Huronia Museum would appreciate your help in naming the members of the choir.

 2006 0020 1434

 Edward Lattimore was born on a farm in South Gower in 1890 and began working on a track gang for the CPR at age 17, earning 12 cents an hour. He advanced to operating the Ledgerwood which was a machine used for unloading fill and ballast along the railway. Coming to Port McNicoll in 1909 he unloaded most of the fill used to lay the track and build up the docks. When the elevator opened in 1910 he worked there as a labourer and eventually became the loading foreman. After a decade in West St. John NB as superintendent of that elevator he returned to Port McNicoll working in the power house until his retirement on September 30th of this year. “I remember men working 48 hours steady unloading the boats, largely by hand,” Mr. Lattimore recalled.

 2006 0020 1428

 The MacDonald Creek culvert on Concession 2, Old Survey, Tiny Township, between lots 85 and 86 which was washed out by Hurricane Hazel on October 16th, 1954 is finally repaired, a year later, at a cost of $18,000.00.

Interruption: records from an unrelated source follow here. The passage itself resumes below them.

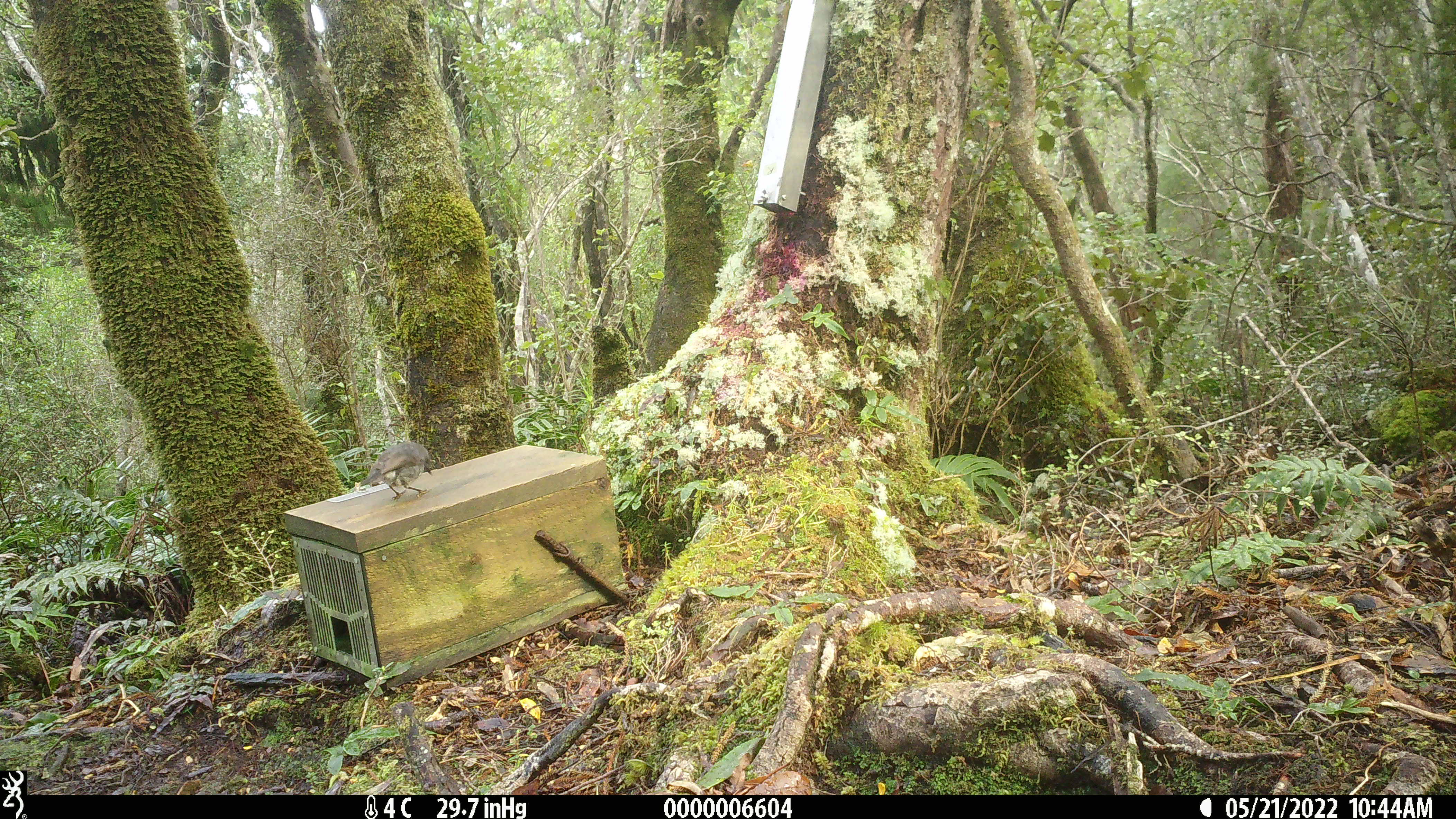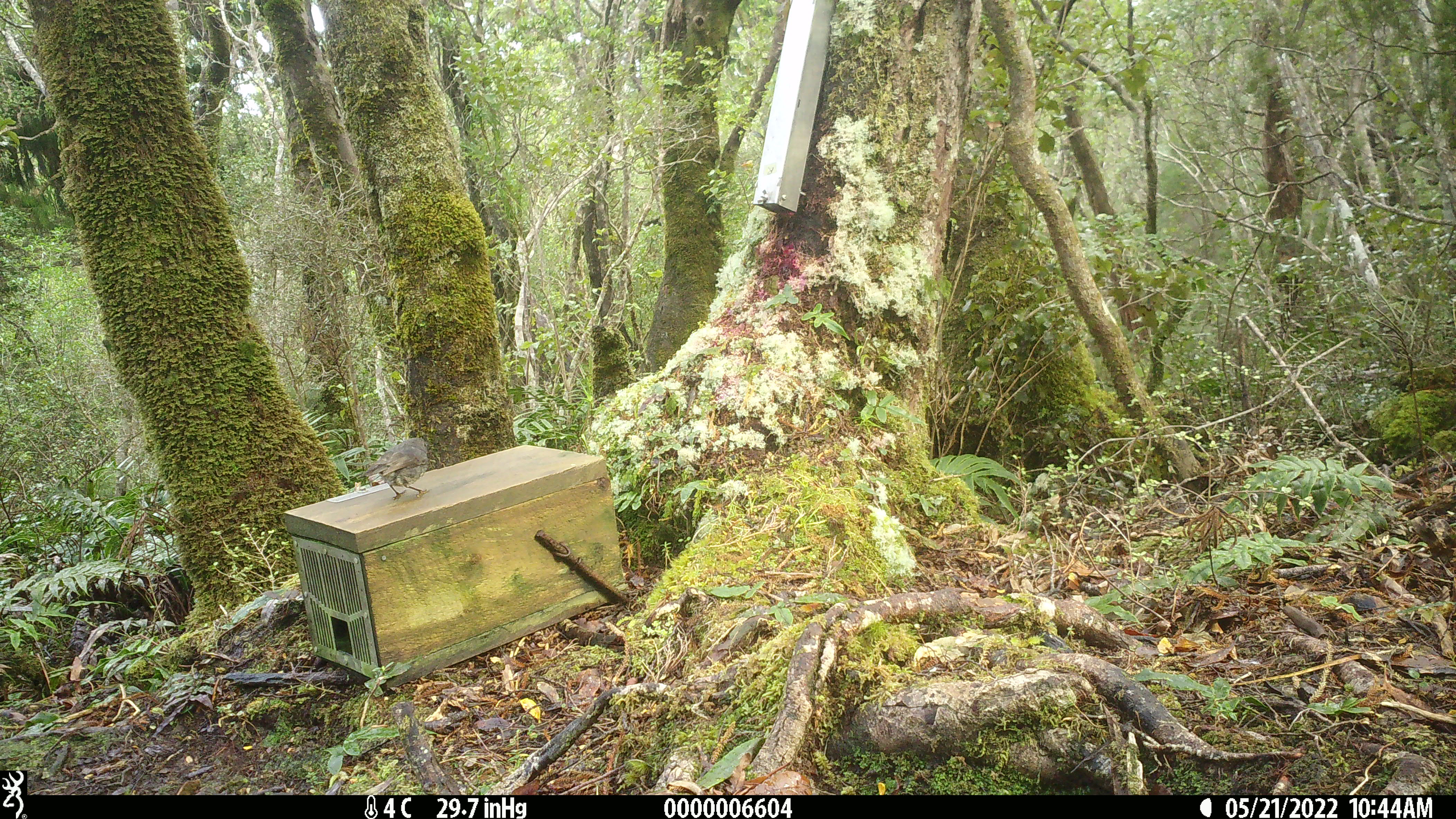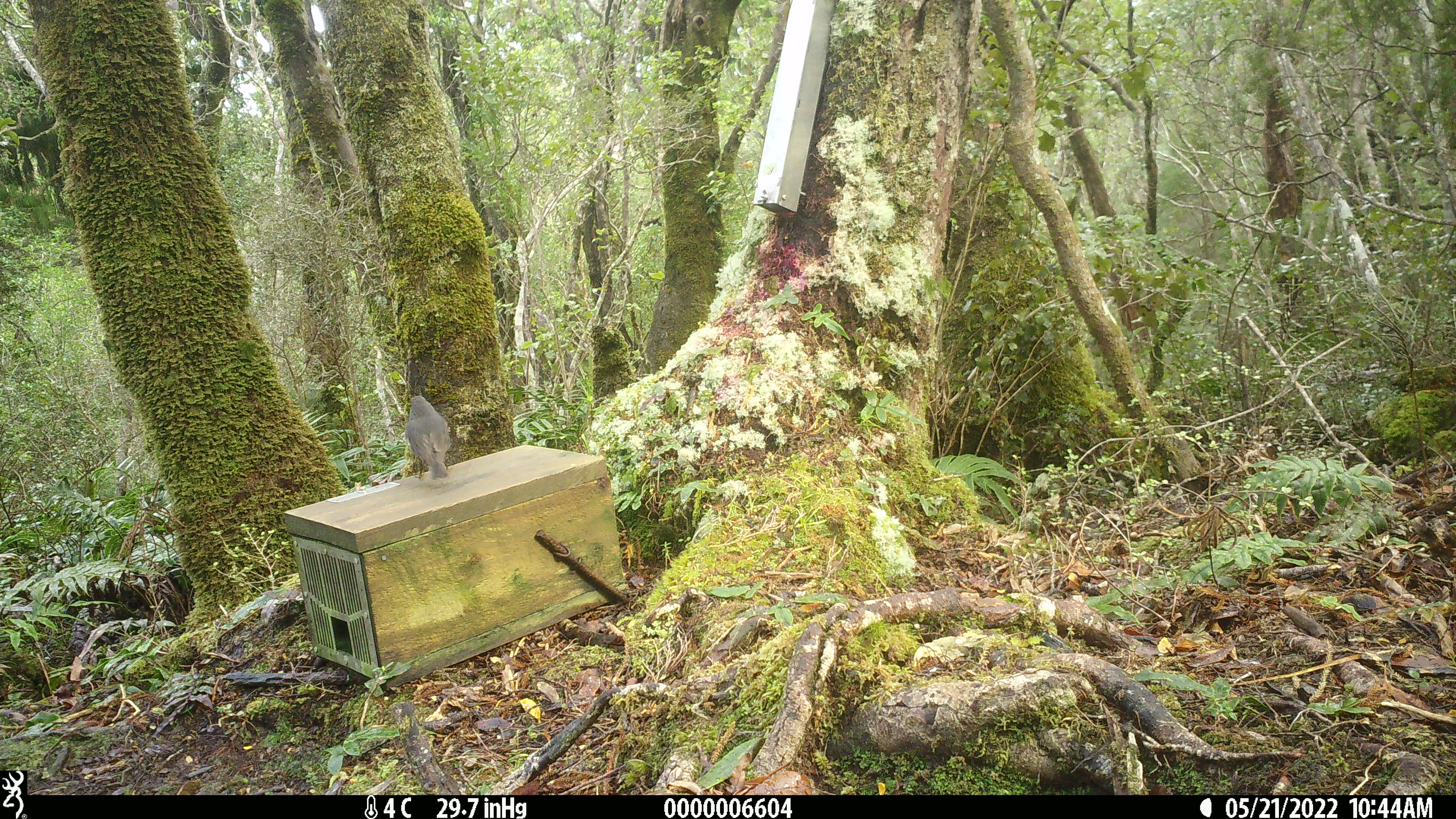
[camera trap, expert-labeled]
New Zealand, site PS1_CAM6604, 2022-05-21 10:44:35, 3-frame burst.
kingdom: Animalia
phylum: Chordata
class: Aves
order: Passeriformes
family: Petroicidae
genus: Petroica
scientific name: Petroica australis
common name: new zealand robin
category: robin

“This was a favourite place of mine. The water appears to be running towards the photograper which would put him on the north side of the road, the creek is running down to the Wye River. Behind him is a very large fill with a concrete box culvert large enough to walk through. It was constructed in 1910 by the GTR to carry its line from Elmvale to Midland. There is an excellent photo of the culvert and the embankment being created on page 18 of Bonnie Reynold’s book, “Wyebridge”. Over the years I have picnicked in the deep ravine behind the embankment with my family, waded in the pool below the culvert, picked morels and fiddleheads, fished for chub and specks and shared it with the cattle that were pastured there. I was told that the property belonged to Pearl Goldsmith.”

 2006 0020 1419

 This old concession booth in Little Lake Park held memories for thousands of residents and visitors who have lined up for french fries, hot dogs, ice cream and other treats over the years. Now it is being torn down to make way for a new cement block building by proprietor John Deakos, seen on the roof at right, hoping for completion in the spring. Note the weigh scale on the left, it kept its place in front of the new building. John Deakos Jr. I am told is also in the photo.

 2006 0020 1533

 Boring three inch holes in 10″ by 10″ Elm beams is Dick Moore center and Jim O’Hearn on the right. Bob Wilson, foreman, is on the left. Ninety four timbers are needed to go around the government dock at the bottom of King Street, sixty are 10 feet long the rest are 12 feet long. Timbers are being installed near the water line on the side of the dock to act as rub rails or bumpers.

 2006 0020 1543

 2006 0020 1544

 Mr. Robert Cumming, Mrs. & Mr. Lloyd Dunlop at the opening of their new store in Moonstone. Over 700 people attended the grand opening, pleased that the Dunlop’s had elected to rebuild. Their store contained the post office and was considered the heart of the surrounding community.

2006 0020 1542

 Moonstones oldest resident, Robert Cumming, 82, is seen cutting the ribbon to open the new Dunlops Furniture and Appliance store. Mr. Cummings gave Mr. & Mrs. Lloyd Dunlop the keys to his own home last November 7th when their home and store was destroyed by fire. A retired carpenter Mr. Cumming had hung the doors when the original store was remodelled in 1937 and again on this new building.

 2006 0020 1551

 Signing up for a new season with the Midland Intermediate “A” hockey team is Roy “Mutt” Colling of Penetang, a veteran of Midland squads, Vic Grigg, also of Penetang, former pro star who will help coach the club this winter;  and “Chuck” Woods, former captain of the Barrie Flyers, who did his puck chasing for Toledo in the American Associaltion last year. Looking on at left is Murray Yorke member of last years team and Hec Adams, club secretary.